Apresente como lista numerada as linhas da listagem que vão da linha que contém "Is the nose" até o fim da listagem, incluindo ambas as extremidades e omitindo as linhas em branco.

(Trecho de um conjunto de dados)

-------

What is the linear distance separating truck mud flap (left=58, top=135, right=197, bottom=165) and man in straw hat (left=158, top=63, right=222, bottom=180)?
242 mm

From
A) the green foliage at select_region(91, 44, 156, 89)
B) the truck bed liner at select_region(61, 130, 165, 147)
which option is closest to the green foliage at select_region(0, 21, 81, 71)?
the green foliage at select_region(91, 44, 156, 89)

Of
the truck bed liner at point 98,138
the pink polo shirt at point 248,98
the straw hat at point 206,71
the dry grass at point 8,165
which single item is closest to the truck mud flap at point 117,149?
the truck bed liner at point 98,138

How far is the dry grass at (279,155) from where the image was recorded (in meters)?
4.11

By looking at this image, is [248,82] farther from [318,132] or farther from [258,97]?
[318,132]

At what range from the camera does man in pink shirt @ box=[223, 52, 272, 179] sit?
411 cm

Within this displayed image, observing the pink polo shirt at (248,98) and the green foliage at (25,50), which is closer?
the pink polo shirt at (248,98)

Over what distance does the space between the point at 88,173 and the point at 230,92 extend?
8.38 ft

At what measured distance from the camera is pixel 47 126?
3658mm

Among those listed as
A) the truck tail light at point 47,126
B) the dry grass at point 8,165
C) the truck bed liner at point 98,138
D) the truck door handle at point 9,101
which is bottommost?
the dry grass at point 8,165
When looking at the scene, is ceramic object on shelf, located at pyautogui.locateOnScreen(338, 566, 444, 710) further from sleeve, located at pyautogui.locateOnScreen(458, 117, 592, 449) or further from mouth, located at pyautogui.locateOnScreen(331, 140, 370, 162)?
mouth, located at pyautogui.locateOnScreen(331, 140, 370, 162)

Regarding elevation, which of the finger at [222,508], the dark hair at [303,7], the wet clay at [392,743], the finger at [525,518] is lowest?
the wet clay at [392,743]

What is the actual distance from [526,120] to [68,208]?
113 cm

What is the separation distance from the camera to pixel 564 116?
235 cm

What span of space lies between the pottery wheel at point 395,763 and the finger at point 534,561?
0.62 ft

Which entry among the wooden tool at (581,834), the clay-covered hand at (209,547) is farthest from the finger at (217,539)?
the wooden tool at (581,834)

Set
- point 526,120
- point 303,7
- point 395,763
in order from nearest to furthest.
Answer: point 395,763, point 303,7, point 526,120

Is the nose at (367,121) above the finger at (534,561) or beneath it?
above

-------

■ **Resposta escrita**
1. Is the nose at (367,121) above the finger at (534,561) or beneath it?
2. above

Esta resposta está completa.